Mountain in Uttarakhand, India

P. 6504 is a mountain of the Garhwal Himalaya in Uttarakhand, India. It is also known as Satopanth West. It is situated in the Gangotri National Park. The elevation of P. 6504 is 6504 m. It is joint 88th highest located entirely within the Uttrakhand. Nanda Devi, is the highest mountain in this category. It lies 3 km SSE of Bhagirathi Parbat I 6856 m. Satopanth 7075 m lies 5.8 km ENE and it is 6.7 km WNW of Swachhand 6721 m. It lies 8.1 km ENE of Kedarnath Dome 6831 m.

==Climbing History==
A 23-member team from Madras including 15 climbers of the Rajiv Gandhi Memorial Athanium Club, was led by R. Gopi and K. Pradip. Climbed this virgin peak in three batches in the middle of June 1994. They have named the peak Rajiv.

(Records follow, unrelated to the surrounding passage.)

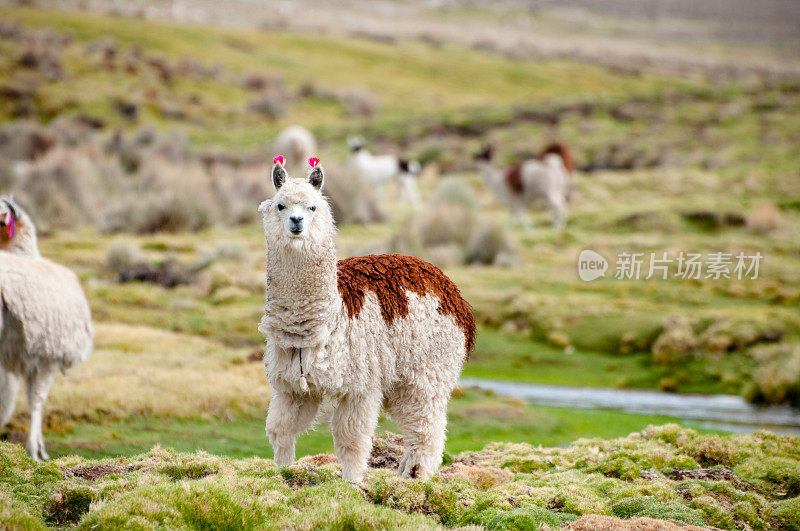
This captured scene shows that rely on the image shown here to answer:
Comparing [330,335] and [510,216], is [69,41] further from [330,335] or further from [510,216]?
[330,335]

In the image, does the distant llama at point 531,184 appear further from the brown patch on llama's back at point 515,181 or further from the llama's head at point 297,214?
the llama's head at point 297,214

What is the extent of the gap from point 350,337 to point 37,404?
164 inches

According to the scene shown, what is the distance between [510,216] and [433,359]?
22.5m

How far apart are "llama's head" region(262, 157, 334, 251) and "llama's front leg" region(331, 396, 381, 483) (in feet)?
A: 4.42

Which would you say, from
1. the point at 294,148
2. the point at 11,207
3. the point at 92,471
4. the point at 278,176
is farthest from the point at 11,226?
the point at 294,148

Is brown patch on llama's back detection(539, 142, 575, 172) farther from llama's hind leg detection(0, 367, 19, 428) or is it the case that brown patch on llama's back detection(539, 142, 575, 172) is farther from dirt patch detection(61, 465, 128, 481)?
dirt patch detection(61, 465, 128, 481)

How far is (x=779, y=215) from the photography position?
26.8m

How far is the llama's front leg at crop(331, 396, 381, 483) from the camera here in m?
6.64

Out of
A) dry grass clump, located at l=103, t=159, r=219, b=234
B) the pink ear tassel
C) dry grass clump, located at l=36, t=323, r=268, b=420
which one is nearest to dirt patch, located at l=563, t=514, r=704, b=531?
dry grass clump, located at l=36, t=323, r=268, b=420

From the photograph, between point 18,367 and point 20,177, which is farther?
point 20,177

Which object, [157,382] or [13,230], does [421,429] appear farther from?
[157,382]

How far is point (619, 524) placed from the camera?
6156mm

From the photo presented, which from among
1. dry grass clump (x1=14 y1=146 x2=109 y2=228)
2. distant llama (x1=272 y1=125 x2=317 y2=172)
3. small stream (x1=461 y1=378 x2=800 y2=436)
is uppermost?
distant llama (x1=272 y1=125 x2=317 y2=172)

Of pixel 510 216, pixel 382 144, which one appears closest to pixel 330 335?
pixel 510 216
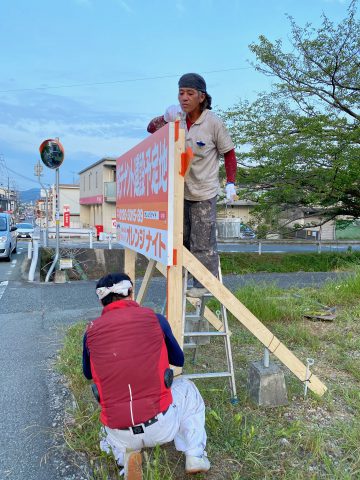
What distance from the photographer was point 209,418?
2668 millimetres

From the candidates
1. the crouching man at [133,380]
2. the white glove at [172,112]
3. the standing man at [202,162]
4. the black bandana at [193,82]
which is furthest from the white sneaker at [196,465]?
the black bandana at [193,82]

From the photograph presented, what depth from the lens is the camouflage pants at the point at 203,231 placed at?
3.17m

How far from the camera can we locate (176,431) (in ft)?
7.04

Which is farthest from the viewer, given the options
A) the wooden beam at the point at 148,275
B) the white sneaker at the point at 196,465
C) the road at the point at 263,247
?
the road at the point at 263,247

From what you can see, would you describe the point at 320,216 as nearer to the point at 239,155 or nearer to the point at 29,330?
the point at 239,155

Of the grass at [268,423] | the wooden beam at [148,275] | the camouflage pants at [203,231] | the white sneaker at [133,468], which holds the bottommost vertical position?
the grass at [268,423]

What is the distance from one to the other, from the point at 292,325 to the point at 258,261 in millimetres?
8243

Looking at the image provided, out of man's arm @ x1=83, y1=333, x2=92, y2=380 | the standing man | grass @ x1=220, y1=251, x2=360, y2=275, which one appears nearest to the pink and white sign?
the standing man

In 1985 an Alpine Climbing Group team comprising Andrew Perkins, Jerry Hadwin, Neil McAdie, Andy Scrase attempted the first ascent of P 6504, which is the western summit of Satopanth give up the expedition because of bad weather.

==Neighboring peaks==
Neighboring peaks of P. 6504:
- Swachhand: 6721 m
- Satopanth: 7075 m
- Chandra Parbat I: 6739 m
- Bhagirathi Parbat I: 6856 m
- Vasuki Parbat: 6792 m
- Bhagirathi Parbat III: 6454 m
- Mana Parbat II: 6771 m
- Kalindi Peak: 6102 m
- Pilapani Parbat: 6796 m

==Glaciers and rivers==
Gangotri Glacier on the western side, from the snout of Gangotri glacier which is called Gomukh emerges the Bhagirathi River, the main tributaries of the river Ganga that later joins Alaknanda River the other main tributaries of the river Ganga at Devprayag and became Ganga there after.